A política monetária do Banco Central, especificamente sua política de juros, pautada pelo ciclo de alta deflagrado em outubro do ano passado – com impacto tão abrangente quanto relevante nos últimos meses – mereceu dupla análise na carta trimestral da Canepa Asset Brasil. A postura agressiva do BC no aumento da Selic é interpretada como o avesso da poderosa decisão tomada pelo Comitê de Política Monetária(Copom) em 31 de agosto de 2011. A Canepa não diz, mas a ação do Copom naquele 31 de agosto representou o que seria vista como “marca” da gestão Dilma Rousseff na economia – surpreendente, discutível e com enormes consequências.
Naquele fim de agosto, ao prever uma “hecatombe recessiva” na economia mundial [que acabou não confirmada], o BC deu “um cavalo de pau” na política monetária. Interrompeu um ciclo de aumento de juro e deflagrou um ciclo de baixa imediatamente, apesar de a inflação apontar para 7,22% ao ano. O BC fez uma aposta audaciosa – vista como uma “atitude pró-ativa”, aplaudida pela maioria dos economistas – que teve elevado custo ao país, recorda o economista Alexandre Póvoa, presidente da Canepa Brasil.

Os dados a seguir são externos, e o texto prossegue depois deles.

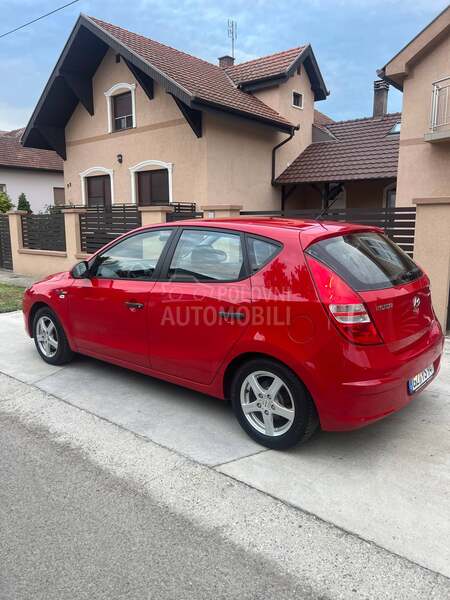 Hyundai i30 1.4 blue drive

A economia internacional não piorou tanto quanto o esperado. A economia brasileira degringolou. A inflação mudou completamente de patamar na sequência da súbita inversão do ciclo monetário. O governo em toda sua extensão comemorou, ano após ano, a “inflação dentro da meta” – sustentou “um discurso que mostrou total desprezo ao centro de 4,5% e reforçou o processo de desancoragem do IPCA”, afirma o economista.
Hoje, o ambiente é completamente diferente. A economia caminha a passos largos para um ano de cerca de 2% negativos de PIB, afirma Póvoa, com destruição de 100 mil empregos por mês e níveis de confiança nos mais baixos níveis, tanto para o consumidor como para o produtor. “O BC, no afã de recuperar a credibilidade perdida no objetivo da busca pela meta de 4,5% ao ano e, assim, reancorar as expectativas inflacionárias, assumiu a postura oposta à adotada em 2011”. Partiu para o aumento agressivo do juro.
São visíveis as consequências de seis elevações consecutivas da Selic entre setembro passado e junho. Uma delas é a trajetória explosiva do juro real. E contribui para a exacerbação de tendências, a comunicação formal explícita do BC com o mercado que reforça a mensagem de que não vai interromper o processo de aperto monetário enquanto a estimativa de IPCA, pelo seu modelo econométrico, não convergir para 4,5%.
Póvoa vê com preocupação, novamente, a grande maioria dos analistas aplaudindo a postura agressiva do BC. E chama atenção para a expressão do juro real na economia brasileira no atual estágio recessivo. “Deve estar entre 4% e 5% ao ano. O BC, através da elevação contínua da Selic, fez com que o juro real prospectivo disparasse para a casa de 8%. Na prática, porém, certamente é maior. É empiricamente comprovado, para quem acompanha o histórico dessas projeções, que as estimativas do IPCA na Focus estão influenciadas pelo IPCA pressionado de curto prazo.”
Póvoa escreve no relatório da Canepa que o IPCA projetado em 5,44% (em média) para 2016 certamente está inflado, levando a crer que o juro real da economia brasileira ex-ante já está girando, na realidade, ao redor de 9% ao ano, nível que representa aproximadamente o dobro do juro real de equilíbrio da economia neste momento. Ele reconhece que em uma situação de inflação fora do centro da meta, faz parte da cartilha de qualquer BC a elevação do juro real acima do nível de equilíbrio. “Mas levá-lo ao dobro desse nível pode já representar veneno em uma economia que já passa por enormes dificuldades.”